Önce kendi ön-kabullerimizi sorgulamaya başladık.

Farklılığa değer vermeyi yok saymamayı, görmezden gelmemeyi, etkileşime ve değişime açık  olmayı öğrendik. Ve bunun mutlaka kamusal alanda yapılması gerektiğini, açıklıkla tartışılması gereğini anladık, tıpkı bugün burada birlikte yapacağımız gibi.

Bunu yapamadığımızda ya etrafımıza duvarlar örerek, kendimizi dar kalıplar ve tanımlara (normal gibi) mahkum ediyoruz ya da her şeyin yavan bir hoşgörüye dönüşme tehlikesiyle karşı karşıya kalıyoruz.

 

Gültekin Çizgen gibi, 55 yıllık bir fotoğraf grubunun (İFSAK) dergisinde yazdığı “Sanat ve Kadınlara Dair” başlıklı yazısında (2014/02) “Ve üstelik mimarlıktan edebiyata, müzikten resme kadar sanatımızın diğer alanlarında daha zengin sayıda boy gösteren kadınlarımız fotoğraf alanında ÇOK CILIZ.” diyen bir erkek fotoğrafçımız olsa da, GÇ aynı yazısında kadın fotoğrafçılar üzerine

  1. Kadının (herhalde bu coğrafyada olsa gerek) yükselen bir fotoğraf şarkısı var mı?
  2. Hangi kadın fotoğrafçılar özgünlükte iddialı, kadınsı bir duyarlılık aktarıyorlar?
  3. Fotoğrafta tarza dair bir yenilikleri var mı?
  4. Daha gelişmiş bir empati ve sezgi ile yaklaşıyorlar mı?
  5. Erkek ve kadın bakışı arasındaki kadınsı hakikat hissi nedir?
  6. Kadın fotoğrafçılarımız fotoğraf üzerine yeni bir gerçeklik ortaya çıkarmış mı?

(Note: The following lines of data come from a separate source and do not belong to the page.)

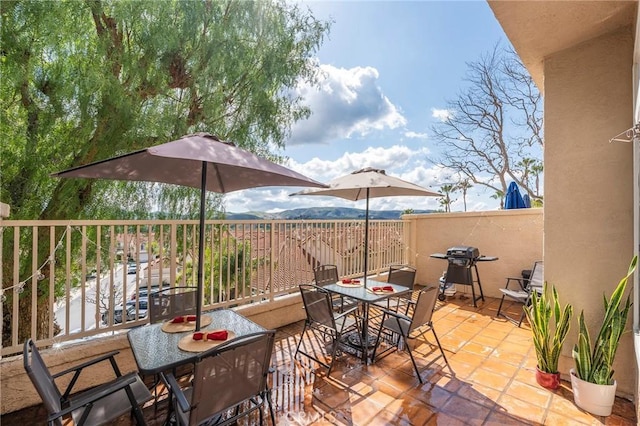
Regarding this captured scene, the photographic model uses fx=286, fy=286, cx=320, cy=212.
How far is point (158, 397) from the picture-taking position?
8.78 feet

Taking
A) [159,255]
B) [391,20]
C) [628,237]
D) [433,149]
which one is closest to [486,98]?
[433,149]

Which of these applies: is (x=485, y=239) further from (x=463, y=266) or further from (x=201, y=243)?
(x=201, y=243)

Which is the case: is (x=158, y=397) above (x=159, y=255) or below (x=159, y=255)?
below

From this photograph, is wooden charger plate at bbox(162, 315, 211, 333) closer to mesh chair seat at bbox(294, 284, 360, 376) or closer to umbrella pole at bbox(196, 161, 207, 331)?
umbrella pole at bbox(196, 161, 207, 331)

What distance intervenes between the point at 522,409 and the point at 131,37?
21.7 ft

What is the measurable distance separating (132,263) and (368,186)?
114 inches

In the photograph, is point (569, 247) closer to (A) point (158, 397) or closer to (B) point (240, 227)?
(B) point (240, 227)

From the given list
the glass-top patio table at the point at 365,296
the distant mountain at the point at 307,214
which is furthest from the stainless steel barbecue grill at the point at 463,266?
the glass-top patio table at the point at 365,296

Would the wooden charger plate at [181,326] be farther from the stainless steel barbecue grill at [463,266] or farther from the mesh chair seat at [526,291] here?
the stainless steel barbecue grill at [463,266]

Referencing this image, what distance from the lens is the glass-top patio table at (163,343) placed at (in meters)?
1.76

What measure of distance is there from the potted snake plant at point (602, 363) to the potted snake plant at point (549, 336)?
0.20 meters

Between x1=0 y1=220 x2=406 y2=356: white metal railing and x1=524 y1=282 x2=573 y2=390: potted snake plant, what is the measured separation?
3232 mm

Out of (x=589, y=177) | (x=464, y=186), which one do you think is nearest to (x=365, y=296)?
(x=589, y=177)

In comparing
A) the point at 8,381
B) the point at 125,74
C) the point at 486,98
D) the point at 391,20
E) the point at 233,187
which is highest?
the point at 486,98
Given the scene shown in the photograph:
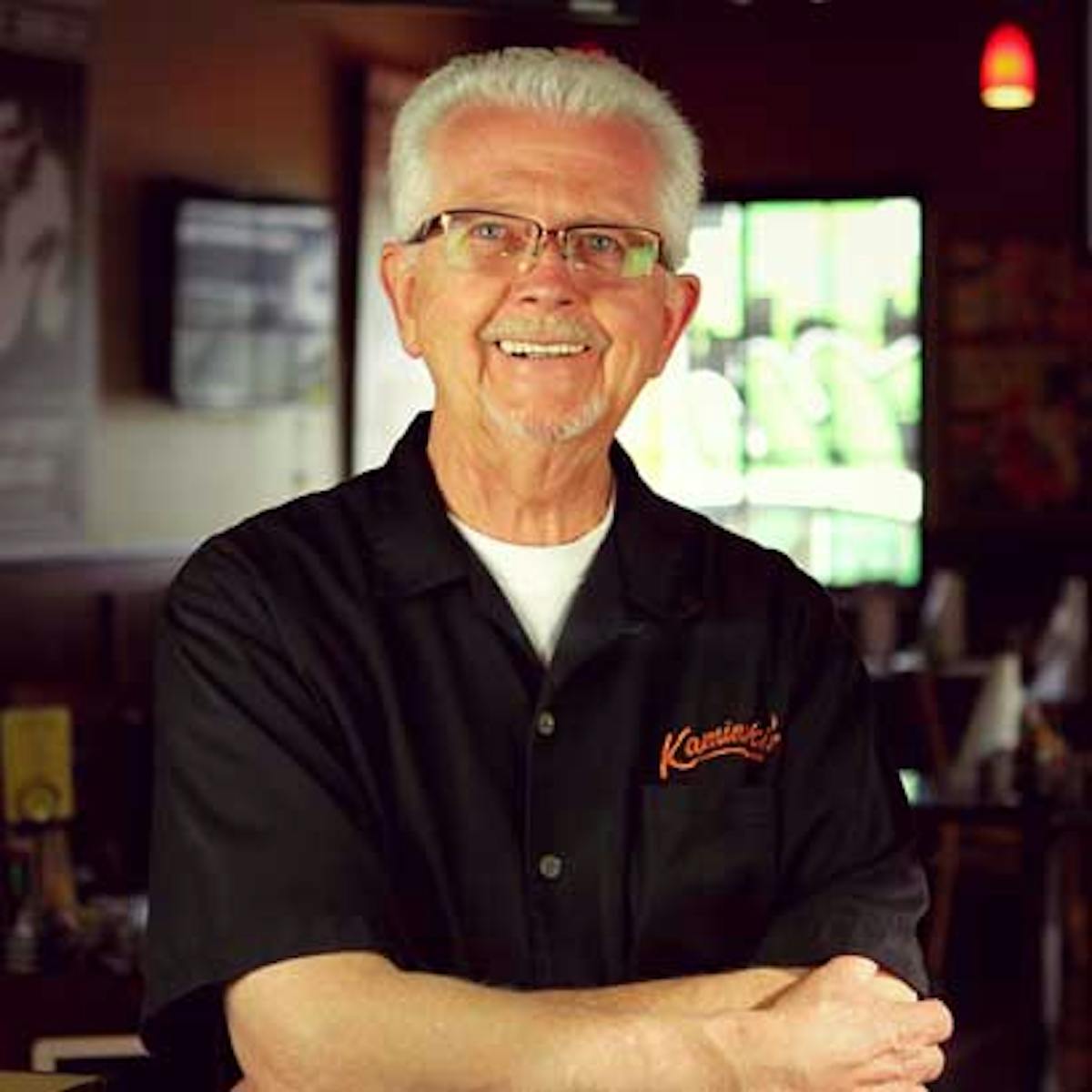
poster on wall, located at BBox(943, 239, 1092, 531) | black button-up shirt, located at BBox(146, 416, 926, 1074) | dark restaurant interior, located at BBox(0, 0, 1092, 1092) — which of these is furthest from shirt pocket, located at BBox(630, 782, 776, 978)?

gibi yavan soruları sormuş olsa da;

Ne kadar sevindirici ki, 90’lı yılların sonuyla birlikte;

  • bu coğrafyada da bugüne kadar “normal” sayılan seçkilerle ilgili şüphelerimiz var artık; fotoğrafta güzellemelerin peşinden gitmeyi tamamen olmasa da bıraktık;
  • Dünyayı fotoğraf üzerinden eksik, tekinsiz, deforme, ayrımcı ve kusurlu halleriyle de algılamaya, anlamaya ve yeni sorular sormaya başladık.
  • Bir zamanlar söylendiği gibi “Türkiye’yi en iyi Türkler çeker” milliyetçi hatta faşist diyebileceğim “yavan” ve “sığ” yaklaşımı artık kimse için inandırıcı değil, geçerli değil.

Ancak,

  • Eğer bugün TR’de düzenlenen fotoğraf yarışmalarında kadın fotoğrafçılar katılımcı olarak seçilebildikleri halde (ve hatta yüksek oranda da katılım sağlıyorlar) seç(e)miyorlar yani neredeyse “süs” yüzeyinde temsil edilerek (erkek fotoğrafçılar tarafından) sadece seçiliyorlarsa,
  • 13 yıldır fotoğraf yarışması düzenleyen bir kurum, bu yarışmaların jürisinde bugüne kadar, hiçbir kadın fotoğrafçıya yer verilip verilmediği sorulduğunda yanıtı, “hiç aklımıza gelmedi” olabiliyorsa;
  • 2014’de Thames & Hudson tarafından yayınlanan ve David Gibson’un hazırladığı “Street Photographers Manual” kitabı için seçilen 20 fotoğrafçıdan sadece 3 tanesi kadın ise;
  • Dünyanın en önemli fotoğraf ajanslarından biri olan Magnum’daki toplam 89 üyenin 11’i kadın, bu 11 kadın fotoğrafçının 3’ü hayatta değil, 3’ü de henüz aday durumunda yani tam üye olan 5 fotoğrafçı toplamın sadece %5.6 gibi bir oranına karşılık gelmekteyse,

 

Bu vb. indikatörler önemlidir, önemsenmeli ve kamusal alanda  bir görünür olma talebi olarak tartışılmalıdır.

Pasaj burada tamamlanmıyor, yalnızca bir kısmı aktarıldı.